> **Passage to read**:
_ _ _ _ _

What is Proportional Representation?
Proportional Representation (PR) is an electoral system whereby the composition of the elected body reflects the proportion of support gained by each political party standing in that election.
Proportional representation contrasts with a majority or plural system. Under these arrangements, the candidate with the most votes in a particular constituency is the one elected to Parliament. This is also known as the First-Past-The-Post system, and is the one currently used for elections to the House of Commons.
The debate around proportional representation in the United Kingdom is entrenched, with strong opinions on each side of the dividing line. A referendum on changing the electoral system was put to the public in May 2011. The idea was rejected by 67.9% of those who took part.
There is also an institutional paradox that thwarts the adoption of proportional representation. Any party that comes to power under First Past The Post system is likely to appreciate the advantages that brings to their government: a strong mandate (usually), a lack of coalition partners, and considerable freedom of action. Therefore, coming into power under First Past The Post will likely dampen any party’s enthusiasm for subsequent electoral reform, something that was said to have happened to the Blair government after the 1997 General Election.
Since the start of the Twenty First Century, each major type of proportionate voting system has though been in operation in some form within the United Kingdom. Elections to the Scottish Parliament and Welsh Assembly are conducted under the Additional Member System (AMS). Elections to the Northern Ireland Assembly are held under the Single Transferable Vote (STV) system. While, prior to the UK’s departure from the European Union, elections to the European Parliament were held through the party list system.
Arguments for Proportional Representation
Advocates of proportional representation argue that elected assemblies should embody the full diversity of national preferences, and only then can parliamentary decisions, be considered democratically legitimate.
As such, it is argued that proportional representation provides fairer treatment for minority parties, ones whose representation in the House of Commons is currently disproportionately scarce under the First Past the Post System. For example it is pointed out that in the 2015 General Election, UKIP polled 12.6% of the ballots cast but won just one of the six hundred and fifty seats. Similarly the Green Party polled 2.7% of the electorate in 2019, but won just won one seat. Conversely in Scotland, under the current arrangements, the Scottish National Party won just 45% of the total vote, yet 48 out of the 59 Scottish constituencies in the House of Commons emerged as SNP seats (81%).
In addition to being more representative, it is claimed that proportional representation would also eliminate a further potential flaw in the current system, namely whereby a party may receive the highest share of the popular vote, and yet lose the election. This was the case in 1951, when the Labour Party polled the greater number of votes in the country, yet won fewer seats than the Conservatives at Westminster. In February 1974 the opposite happened, the Conservative Party won the popular vote, but won less seats than the Labour Party.
Supporters of proportional representation also point to how it can tackle the issue of so called ‘wasted votes’. These relate to votes made by supporters of a particular party in a constituency whereby their preferred choice has little or no possibility of winning. It is argued that the ‘wasted votes’ problem fuels voter apathy and disengagement with politics. In this context, people point to how the 67.4% turnout in the UK’s 2019 General Election, was lower than that of Germany (76.2%) and New Zealand (82.2%), both of which use a proportionate system.
Although proportional representation systems are rarely thought to provide a clear cut election result with an overall majority or one particular political party, supporters of PR, do not necessarily foresee this as a negative problem. They argue that the resulting need for coalition is something that demands and leads to greater consensus in the policy making process.

_ _ _ _ _

Items from a dataset
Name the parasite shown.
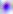
Toxoplasma gondii.

Summary:
  - Magnification: 400x
  - Modality: photomicrograph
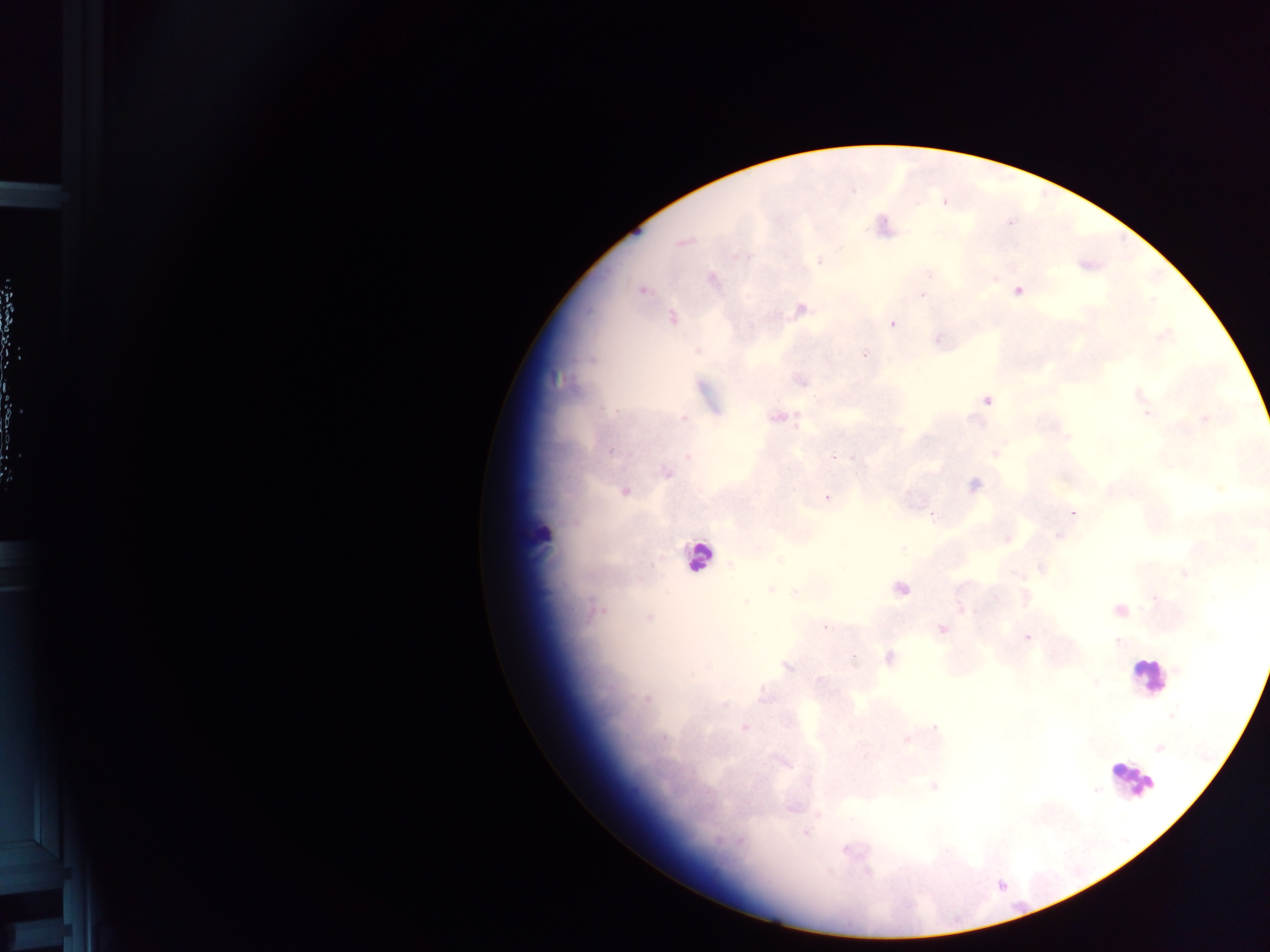
Approximate centers as [x, y] in pixels.
Summary:
  - Object labeled both malaria parasite and leukocyte by the source: [541, 534]
  - Malaria parasite locations: [944, 202], [883, 227], [682, 242], [819, 260], [711, 279], [642, 289], [1018, 290], [922, 296], [799, 310], [671, 318], [893, 323], [1162, 336], [940, 339], [865, 353], [801, 381], [1138, 393], [986, 400], [1146, 413], [779, 416], [684, 418], [1204, 419], [1066, 438], [610, 449], [994, 453], [687, 456], [832, 456], [666, 471], [973, 486], [624, 491], [828, 496], [1073, 513], [1057, 534], [1005, 538], [730, 566], [1184, 574], [1021, 576], [901, 588], [770, 589], [795, 591], [995, 597], [596, 609], [1119, 610], [648, 617], [941, 629], [1026, 638], [888, 658], [787, 666], [819, 680], [647, 697], [743, 727], [907, 739], [1160, 747], [933, 786], [806, 832], [849, 849]
  - Leukocyte locations: [697, 557], [1149, 676], [1132, 779]
  - Country: Ghana
  - Field of view: single
  - Capture: mobile-phone photograph through a microscope
  - Preparation: thick blood film
  - Image size: 1270×952 pixels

_ _ _ _ _

> **Written exercise 1**:
According to the proportional representation text, what percentage of participants rejected the May 2011 referendum on changing the electoral system?
> **Written exercise 2**:
Arrange every line of the records as a numbered list, skipping blank lines and leaving out the pictures.
The text on proportional representation has no connection to the records.

> **Correct response 1**:
67.9%

> **Correct response 2**:
1. Name the parasite shown.
2. Toxoplasma gondii.
3. Summary:
4.   - Magnification: 400x
5.   - Modality: photomicrograph
6. Approximate centers as [x, y] in pixels.
7. Summary:
8.   - Object labeled both malaria parasite and leukocyte by the source: [541, 534]
9.   - Malaria parasite locations: [944, 202], [883, 227], [682, 242], [819, 260], [711, 279], [642, 289], [1018, 290], [922, 296], [799, 310], [671, 318], [893, 323], [1162, 336], [940, 339], [865, 353], [801, 381], [1138, 393], [986, 400], [1146, 413], [779, 416], [684, 418], [1204, 419], [1066, 438], [610, 449], [994, 453], [687, 456], [832, 456], [666, 471], [973, 486], [624, 491], [828, 496], [1073, 513], [1057, 534], [1005, 538], [730, 566], [1184, 574], [1021, 576], [901, 588], [770, 589], [795, 591], [995, 597], [596, 609], [1119, 610], [648, 617], [941, 629], [1026, 638], [888, 658], [787, 666], [819, 680], [647, 697], [743, 727], [907, 739], [1160, 747], [933, 786], [806, 832], [849, 849]
10.   - Leukocyte locations: [697, 557], [1149, 676], [1132, 779]
11.   - Country: Ghana
12.   - Field of view: single
13.   - Capture: mobile-phone photograph through a microscope
14.   - Preparation: thick blood film
15.   - Image size: 1270×952 pixels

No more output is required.